● **Document**:
* Begin *
Other accounts are also collated and discussed in Professor Pollard’s research, including those from Sir Walter Scott, who visited the field of Waterloo in August 1815, two months after the battle. James Simpson, a lawyer from Edinburgh and an acquaintance of Sir Walter Scott, was another visitor. Charlotte Eaton, one of the earliest published visitors to the battlefield, and Newman Smith, who wrote about his day trip to the battlefield on 22 June.
The first visitors describe the whole field as being covered with soldier’s caps, shoes, gloves, belts, and scabbards, as well as books, and sentimental love-letters. These mementos, souvenirs, and trophies were collected by locals and then sold to visitors for a price. In fact British visitors regarded taking relics as an almost patriotic act, while locals who did so were depicted as ‘plunderers’.
As far as trophies were concerned, the most sought after was the cuirass – a French piece of armour consisting of breastplate and backplate fastened together.
* End *
● **Problems**:
[1] Reproduce word for word the passage of the Waterloo visitors text starting at "The first visitors" and ending at "backplate fastened together.".
[2] Extend the text on early visitors to the Waterloo battlefield, beginning right after its final sentence.
The entries that follow play no part in the work on the Waterloo visitors text.

● **Rows**:
* Begin *
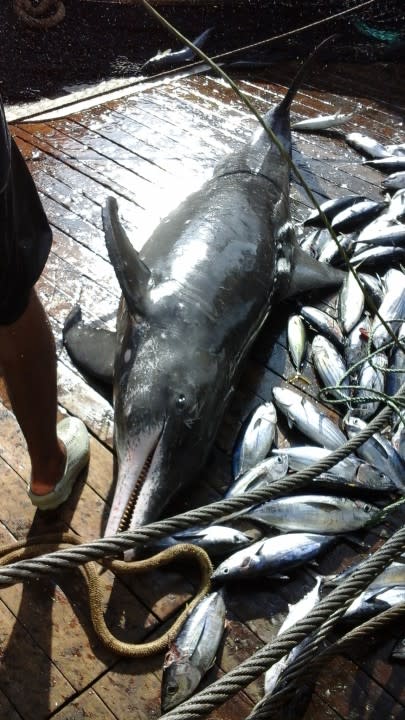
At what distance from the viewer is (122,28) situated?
10.7 metres

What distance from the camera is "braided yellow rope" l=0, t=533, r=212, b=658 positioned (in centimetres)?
254

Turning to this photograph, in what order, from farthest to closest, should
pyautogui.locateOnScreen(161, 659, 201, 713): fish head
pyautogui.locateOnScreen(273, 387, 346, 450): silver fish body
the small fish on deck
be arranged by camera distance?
the small fish on deck, pyautogui.locateOnScreen(273, 387, 346, 450): silver fish body, pyautogui.locateOnScreen(161, 659, 201, 713): fish head

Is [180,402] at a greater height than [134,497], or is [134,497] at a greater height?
[180,402]

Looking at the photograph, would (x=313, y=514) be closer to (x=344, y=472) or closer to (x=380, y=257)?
(x=344, y=472)

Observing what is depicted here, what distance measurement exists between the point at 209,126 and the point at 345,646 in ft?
15.9

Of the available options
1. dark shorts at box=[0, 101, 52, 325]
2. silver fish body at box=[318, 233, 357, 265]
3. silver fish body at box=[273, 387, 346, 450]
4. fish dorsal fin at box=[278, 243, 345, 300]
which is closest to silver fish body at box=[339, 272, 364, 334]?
fish dorsal fin at box=[278, 243, 345, 300]

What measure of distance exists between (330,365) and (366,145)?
280cm

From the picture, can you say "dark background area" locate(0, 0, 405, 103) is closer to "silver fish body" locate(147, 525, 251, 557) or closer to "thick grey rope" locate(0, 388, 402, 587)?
"thick grey rope" locate(0, 388, 402, 587)

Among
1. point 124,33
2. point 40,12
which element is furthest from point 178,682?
point 124,33

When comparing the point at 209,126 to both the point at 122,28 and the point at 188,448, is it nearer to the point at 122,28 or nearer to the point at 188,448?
the point at 188,448

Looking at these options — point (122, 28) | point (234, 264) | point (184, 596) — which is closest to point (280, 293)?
point (234, 264)

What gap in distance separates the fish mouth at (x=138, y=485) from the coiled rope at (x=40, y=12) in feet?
29.4

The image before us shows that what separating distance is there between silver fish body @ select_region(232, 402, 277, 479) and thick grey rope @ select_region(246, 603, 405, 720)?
2.97 feet

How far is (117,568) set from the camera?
2.74 meters
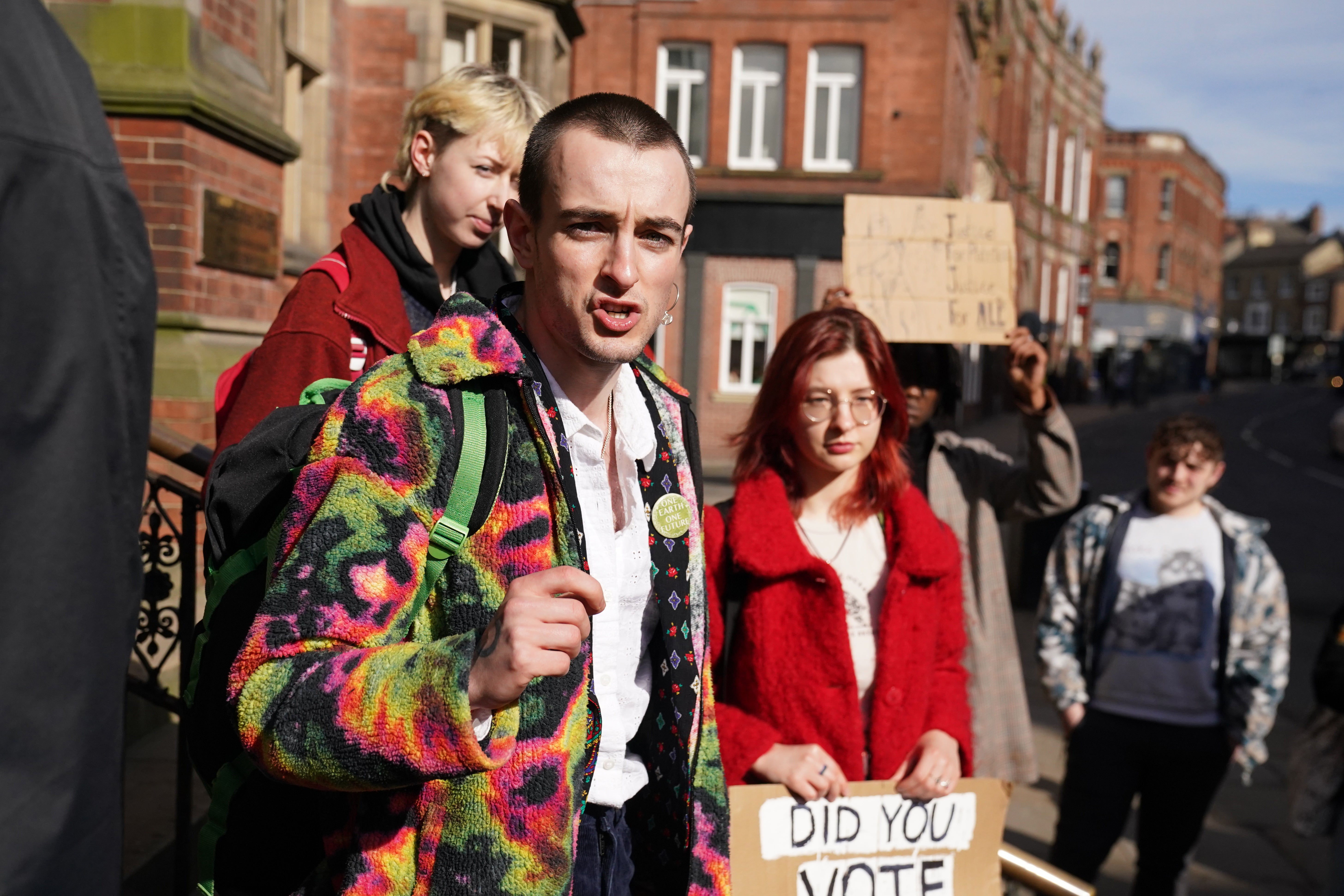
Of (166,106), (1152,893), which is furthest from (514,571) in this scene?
(166,106)

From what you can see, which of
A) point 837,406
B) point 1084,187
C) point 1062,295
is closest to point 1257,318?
point 1084,187

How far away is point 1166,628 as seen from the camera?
351 cm

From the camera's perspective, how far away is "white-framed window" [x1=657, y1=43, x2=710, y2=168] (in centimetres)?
2053

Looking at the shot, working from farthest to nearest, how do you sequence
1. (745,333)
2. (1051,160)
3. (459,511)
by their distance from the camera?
(1051,160) → (745,333) → (459,511)

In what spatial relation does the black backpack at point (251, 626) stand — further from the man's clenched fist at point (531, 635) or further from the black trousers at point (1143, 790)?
the black trousers at point (1143, 790)

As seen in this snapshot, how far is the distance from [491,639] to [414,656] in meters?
0.09

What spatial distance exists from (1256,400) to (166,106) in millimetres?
52386

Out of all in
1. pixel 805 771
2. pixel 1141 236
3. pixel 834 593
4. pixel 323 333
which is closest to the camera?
pixel 323 333

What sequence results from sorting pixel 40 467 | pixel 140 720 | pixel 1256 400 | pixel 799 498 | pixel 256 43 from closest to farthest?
pixel 40 467 < pixel 799 498 < pixel 140 720 < pixel 256 43 < pixel 1256 400

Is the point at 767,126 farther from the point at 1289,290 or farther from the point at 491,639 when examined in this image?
the point at 1289,290

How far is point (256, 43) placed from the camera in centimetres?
629

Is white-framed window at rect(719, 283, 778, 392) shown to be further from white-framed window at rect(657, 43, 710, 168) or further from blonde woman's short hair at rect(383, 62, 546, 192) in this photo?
blonde woman's short hair at rect(383, 62, 546, 192)

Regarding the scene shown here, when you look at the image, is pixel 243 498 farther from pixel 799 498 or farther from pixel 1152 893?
pixel 1152 893

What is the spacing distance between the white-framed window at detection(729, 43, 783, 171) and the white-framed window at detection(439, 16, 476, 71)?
26.1 feet
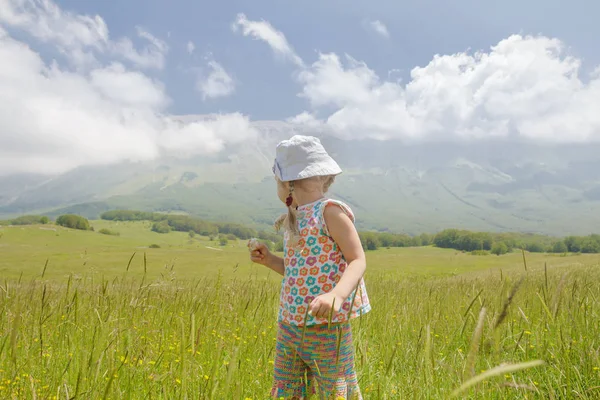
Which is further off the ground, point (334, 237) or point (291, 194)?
point (291, 194)

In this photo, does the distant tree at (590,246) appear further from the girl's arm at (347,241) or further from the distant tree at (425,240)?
the girl's arm at (347,241)

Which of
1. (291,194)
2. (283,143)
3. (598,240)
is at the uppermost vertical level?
(283,143)

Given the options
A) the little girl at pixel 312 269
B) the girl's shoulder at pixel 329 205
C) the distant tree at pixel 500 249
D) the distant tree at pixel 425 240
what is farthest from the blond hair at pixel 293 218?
the distant tree at pixel 425 240

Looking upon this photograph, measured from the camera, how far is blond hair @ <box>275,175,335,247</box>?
9.61ft

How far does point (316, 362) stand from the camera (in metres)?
2.48

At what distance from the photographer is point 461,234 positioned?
143000 mm

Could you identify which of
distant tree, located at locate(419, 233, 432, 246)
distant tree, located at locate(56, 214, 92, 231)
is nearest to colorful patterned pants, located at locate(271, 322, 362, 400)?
distant tree, located at locate(56, 214, 92, 231)

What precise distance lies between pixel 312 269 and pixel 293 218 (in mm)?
365

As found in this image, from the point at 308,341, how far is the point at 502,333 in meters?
1.88

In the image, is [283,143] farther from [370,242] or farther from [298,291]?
[370,242]

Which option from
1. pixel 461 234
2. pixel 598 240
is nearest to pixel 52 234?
pixel 461 234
* End *
● **Expected results**:
[1]
The first visitors describe the whole field as being covered with soldier’s caps, shoes, gloves, belts, and scabbards, as well as books, and sentimental love-letters. These mementos, souvenirs, and trophies were collected by locals and then sold to visitors for a price. In fact British visitors regarded taking relics as an almost patriotic act, while locals who did so were depicted as ‘plunderers’.
As far as trophies were concerned, the most sought after was the cuirass – a French piece of armour consisting of breastplate and backplate fastened together.

[2]
The dark tourism industry around Waterloo was so profitable, that the market was soon added to with fake artefacts. There were rumours in the years following Waterloo that, as the real artefacts dried up, so fakes were produced to keep the market alive. The most popular of these beliefs was that by the 1830s a factory in Liege was producing fake buttons by the thousands.
As time progressed there remained a market for souvenirs among the large numbers of tourists visiting the battlefield – which by 1839, according to Henry R. Addison, a veteran of the Dragoon Guards turned battlefield guide, included between 4000 to 5000 British visitors a year.
It wasn’t just the collection and sale of war relics that took place. Locals served as guides, showing visitors around the site. This provided a source of income, which made battlefield tourism a pillar of the local economy for the first half of the nineteenth century and beyond.
Due to this, travel accounts and guidebooks also sprang up, giving advice on how to travel to Waterloo, where to stay and eat etc. After Waterloo, British tourists began to visit the continent in larger numbers. Belgium, then still part of the Netherlands, therefore, was a very popular destination for these new middle-class tourists, and Waterloo soon became incorporated into guidebook volumes.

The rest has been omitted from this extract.